Will Biden hold on in 2024, probably. But I suspect that this is probably the only time he'll hold both Houses and some are getting a bit excited, this a very divided nation and Biden lacks the control over militants like Cortes and Pelosi to unify the nation again.
Trump's speech

-Doubling down on saying he won
-The GOP is now the Trump party
-Centrist trump critics shall be purged
-Repeal 230 first thing
-Go after and boycott left wing companies
-Trump going full TERF on women's sports 🤣
-Democrats profligate and spend billions on other countries rather than America
-Democrats are evil communists who hate America
- Usual Trump waffle
-Muh high BAME unemployment
-GOP needs to be vicious like the democrats and stick together.
-Judges are weak and the media is scum
-Trump will be President in 2024


Fact check: 100% True and Based

🇺🇸🇺🇸🇺🇸🇺🇸🇺🇸🇺🇸🇺🇸
Repeal 230?
Original post by Starship Trooper
Trump's speech

-Trump will be President in 2024

I don't believe Trump will be running in '24. There will be too much come out about him by then - he will probably also have at least one criminal conviction and there are more shocking revelations about his misconduct on office to come. He knows this - the speeches and the ranting and the horse manure are all about raising yet more money, for his legal battles and to sponsor other candidates, especially his kids, into office.
Original post by Rakas21
Repeal 230?

https://en.m.wikipedia.org/wiki/Section_230

Basically by scrapping this and replacing it the Trump admin will be able to force companies particularly tech and social media giants like Facebook to choose whether they are publishers or content providers. Publishers are responsible for their content (so could be liable for the content) and content providers who are merely providing a service to everyone and aren't anyway near as liable.

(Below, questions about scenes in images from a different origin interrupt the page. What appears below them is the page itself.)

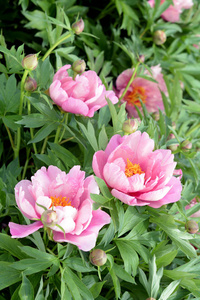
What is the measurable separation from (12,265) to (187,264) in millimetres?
261

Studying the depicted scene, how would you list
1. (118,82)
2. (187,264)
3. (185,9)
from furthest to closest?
(185,9) < (118,82) < (187,264)

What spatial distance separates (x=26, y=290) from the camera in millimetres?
496

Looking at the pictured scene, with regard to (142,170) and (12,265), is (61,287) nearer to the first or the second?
(12,265)

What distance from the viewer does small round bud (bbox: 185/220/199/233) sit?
58cm

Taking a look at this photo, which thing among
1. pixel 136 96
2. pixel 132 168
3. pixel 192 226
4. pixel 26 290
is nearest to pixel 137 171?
pixel 132 168

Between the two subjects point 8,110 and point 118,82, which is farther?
point 118,82

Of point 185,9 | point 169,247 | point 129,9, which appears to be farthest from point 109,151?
point 185,9

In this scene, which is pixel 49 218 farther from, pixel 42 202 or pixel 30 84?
pixel 30 84

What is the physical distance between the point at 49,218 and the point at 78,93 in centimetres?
21

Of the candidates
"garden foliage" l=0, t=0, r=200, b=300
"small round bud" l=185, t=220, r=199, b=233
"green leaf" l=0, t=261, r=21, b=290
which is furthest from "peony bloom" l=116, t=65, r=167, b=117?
"green leaf" l=0, t=261, r=21, b=290

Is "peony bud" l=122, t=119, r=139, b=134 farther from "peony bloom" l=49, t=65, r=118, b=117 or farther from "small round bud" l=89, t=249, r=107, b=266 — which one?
"small round bud" l=89, t=249, r=107, b=266

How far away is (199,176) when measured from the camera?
70cm

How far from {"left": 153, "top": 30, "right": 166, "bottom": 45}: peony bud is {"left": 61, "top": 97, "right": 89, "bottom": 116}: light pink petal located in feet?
1.74

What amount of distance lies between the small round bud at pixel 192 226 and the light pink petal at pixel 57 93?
251 mm
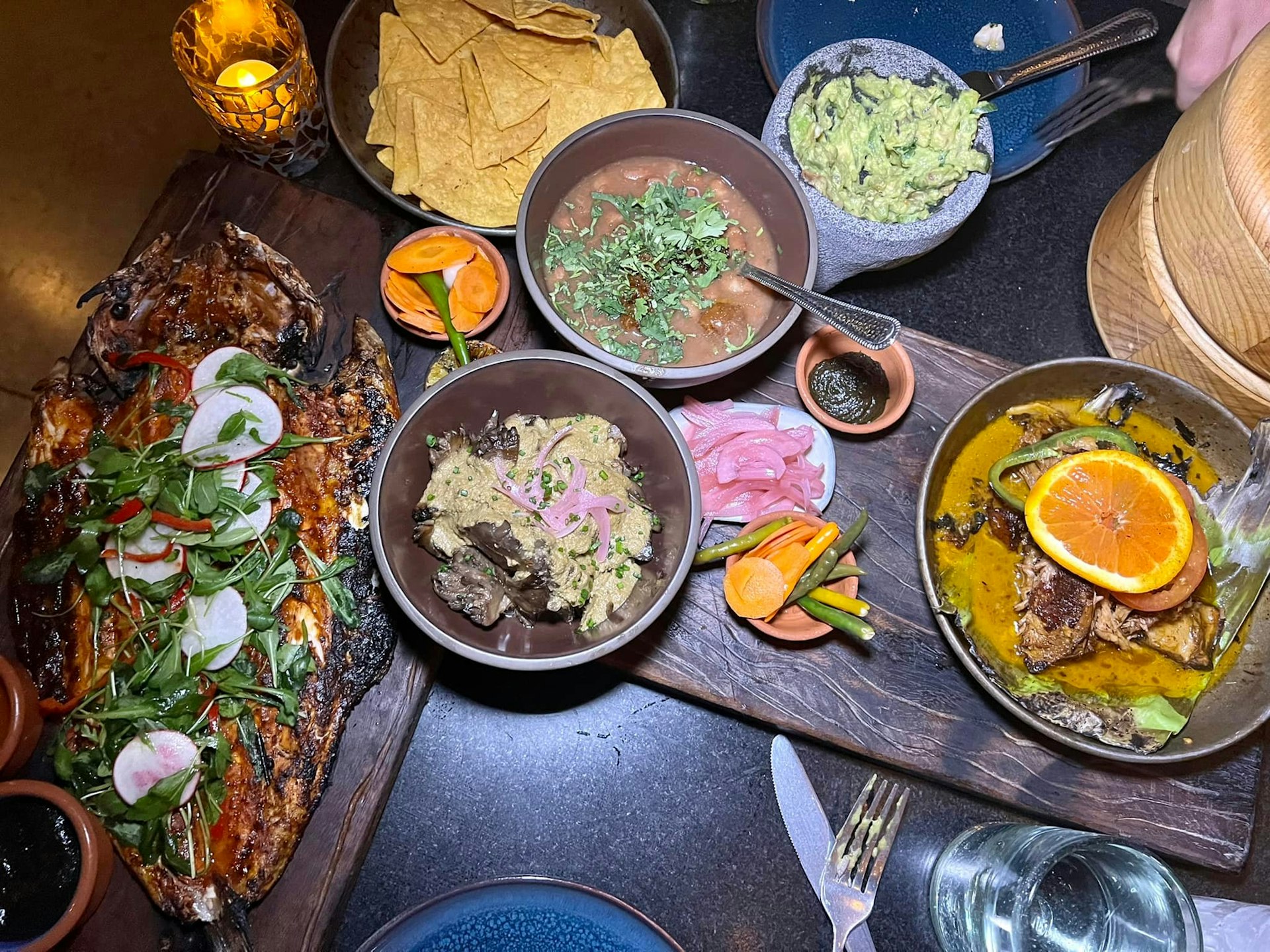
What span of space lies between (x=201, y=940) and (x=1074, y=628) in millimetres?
2215

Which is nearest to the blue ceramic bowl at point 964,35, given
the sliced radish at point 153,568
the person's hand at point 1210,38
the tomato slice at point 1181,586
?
the person's hand at point 1210,38

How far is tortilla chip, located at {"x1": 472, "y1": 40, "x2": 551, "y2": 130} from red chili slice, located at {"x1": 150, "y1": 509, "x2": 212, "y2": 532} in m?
1.41

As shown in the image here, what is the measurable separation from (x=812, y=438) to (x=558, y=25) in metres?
1.48

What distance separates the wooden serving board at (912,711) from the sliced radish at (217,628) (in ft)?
3.07

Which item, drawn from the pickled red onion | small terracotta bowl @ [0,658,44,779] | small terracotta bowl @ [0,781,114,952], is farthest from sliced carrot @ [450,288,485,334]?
small terracotta bowl @ [0,781,114,952]

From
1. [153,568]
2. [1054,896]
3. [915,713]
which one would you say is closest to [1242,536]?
[915,713]

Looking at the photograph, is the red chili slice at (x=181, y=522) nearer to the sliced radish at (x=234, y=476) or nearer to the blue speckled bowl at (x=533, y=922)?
the sliced radish at (x=234, y=476)

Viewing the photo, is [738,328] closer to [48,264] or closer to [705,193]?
[705,193]

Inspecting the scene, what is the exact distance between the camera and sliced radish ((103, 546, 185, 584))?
7.27ft

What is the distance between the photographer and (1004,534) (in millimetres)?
2354

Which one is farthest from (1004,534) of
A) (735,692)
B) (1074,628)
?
(735,692)

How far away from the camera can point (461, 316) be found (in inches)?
99.4

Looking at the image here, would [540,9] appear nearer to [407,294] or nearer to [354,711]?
[407,294]

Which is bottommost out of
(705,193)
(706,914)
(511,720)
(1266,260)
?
(706,914)
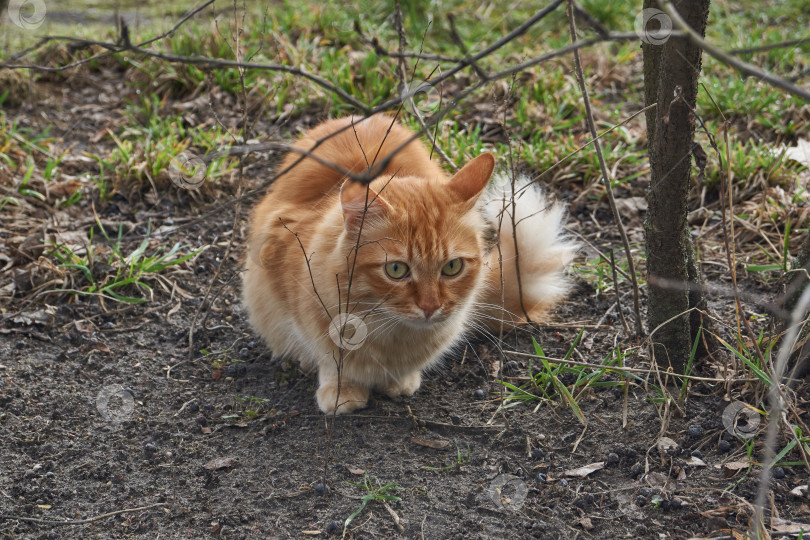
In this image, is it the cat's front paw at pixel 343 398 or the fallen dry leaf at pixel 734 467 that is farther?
the cat's front paw at pixel 343 398

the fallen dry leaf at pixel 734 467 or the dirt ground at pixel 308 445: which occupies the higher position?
the fallen dry leaf at pixel 734 467

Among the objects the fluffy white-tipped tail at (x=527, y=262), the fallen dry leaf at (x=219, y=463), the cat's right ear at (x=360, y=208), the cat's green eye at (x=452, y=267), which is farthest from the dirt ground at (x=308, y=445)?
the cat's right ear at (x=360, y=208)

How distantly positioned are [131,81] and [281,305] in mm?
Result: 3117

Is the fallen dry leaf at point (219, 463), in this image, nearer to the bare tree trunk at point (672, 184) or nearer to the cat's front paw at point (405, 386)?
the cat's front paw at point (405, 386)

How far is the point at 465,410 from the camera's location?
2.77m

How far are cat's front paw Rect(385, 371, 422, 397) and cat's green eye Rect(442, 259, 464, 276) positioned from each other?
517mm

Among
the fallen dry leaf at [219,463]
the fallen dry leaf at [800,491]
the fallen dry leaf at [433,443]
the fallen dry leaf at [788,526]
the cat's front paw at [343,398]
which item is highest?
the fallen dry leaf at [800,491]

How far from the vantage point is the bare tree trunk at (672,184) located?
84.4 inches

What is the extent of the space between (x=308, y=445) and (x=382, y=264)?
72 centimetres

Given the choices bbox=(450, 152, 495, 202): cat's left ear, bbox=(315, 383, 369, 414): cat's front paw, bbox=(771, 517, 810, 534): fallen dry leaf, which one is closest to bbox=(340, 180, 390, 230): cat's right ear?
bbox=(450, 152, 495, 202): cat's left ear

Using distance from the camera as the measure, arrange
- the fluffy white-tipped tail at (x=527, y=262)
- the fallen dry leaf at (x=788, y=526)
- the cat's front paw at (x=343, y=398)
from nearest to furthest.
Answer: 1. the fallen dry leaf at (x=788, y=526)
2. the cat's front paw at (x=343, y=398)
3. the fluffy white-tipped tail at (x=527, y=262)

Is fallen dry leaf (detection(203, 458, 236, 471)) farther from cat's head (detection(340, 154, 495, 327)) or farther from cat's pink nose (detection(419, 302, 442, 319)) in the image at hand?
cat's pink nose (detection(419, 302, 442, 319))

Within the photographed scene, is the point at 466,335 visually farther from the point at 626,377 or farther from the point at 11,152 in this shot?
the point at 11,152

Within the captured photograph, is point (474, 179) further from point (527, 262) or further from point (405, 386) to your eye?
point (405, 386)
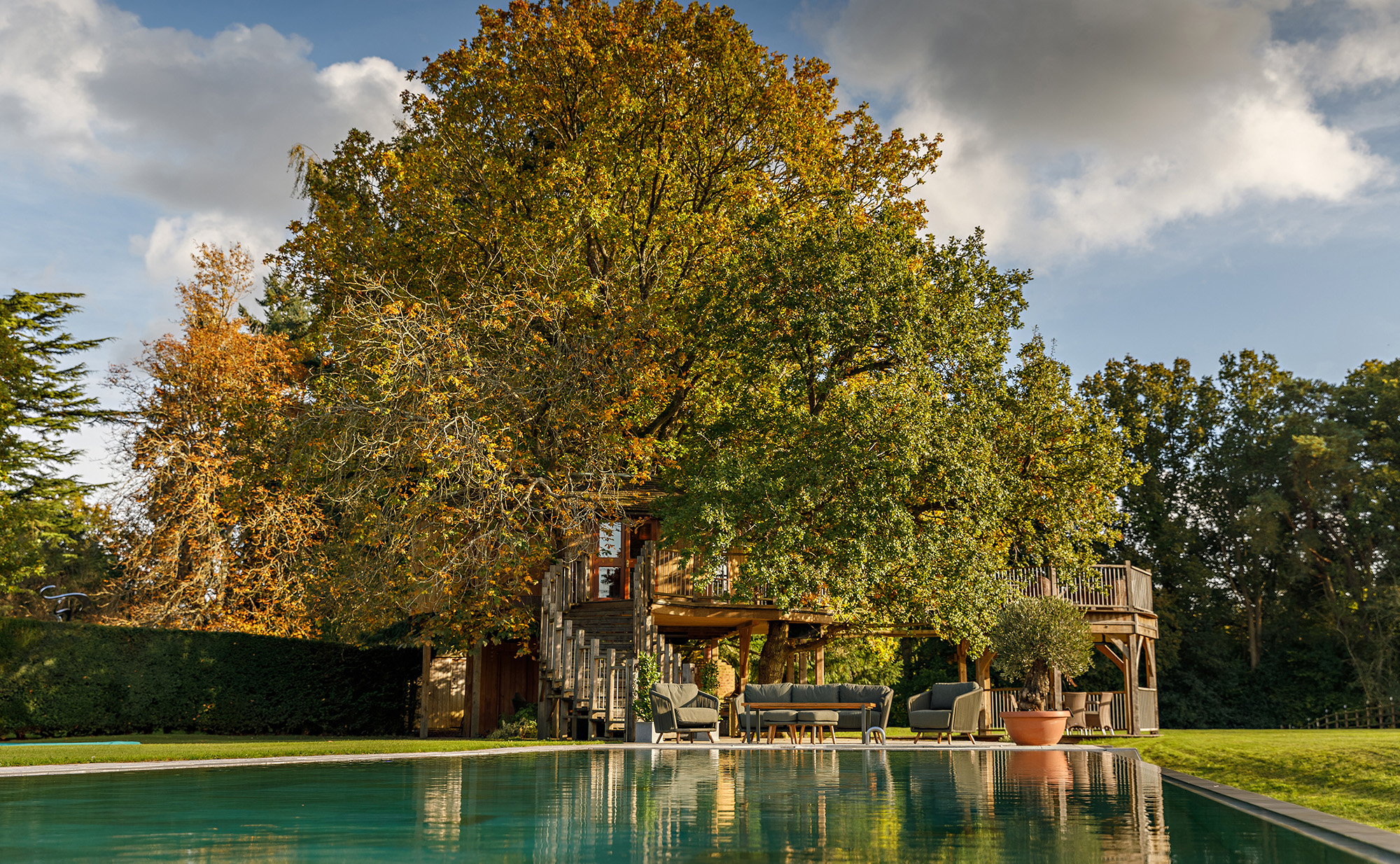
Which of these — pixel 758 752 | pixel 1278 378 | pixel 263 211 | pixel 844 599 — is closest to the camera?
pixel 758 752

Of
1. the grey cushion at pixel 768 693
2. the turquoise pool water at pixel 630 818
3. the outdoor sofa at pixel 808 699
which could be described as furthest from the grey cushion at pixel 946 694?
the turquoise pool water at pixel 630 818

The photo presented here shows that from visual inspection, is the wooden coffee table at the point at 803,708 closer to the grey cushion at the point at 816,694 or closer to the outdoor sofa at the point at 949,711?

As it stands today, tech platforms like Facebook can more or less pick and choose what they are. This leads to the insane situation where somebody can be day banned from YouTube for saying "offensive" things but videos including Isis recruitment videos or all sorts of other disgusting things which clearly break T&C's stay up.

Basically by changing it, it will make it next to impossible for tech platforms to discriminate against people they dislike politically.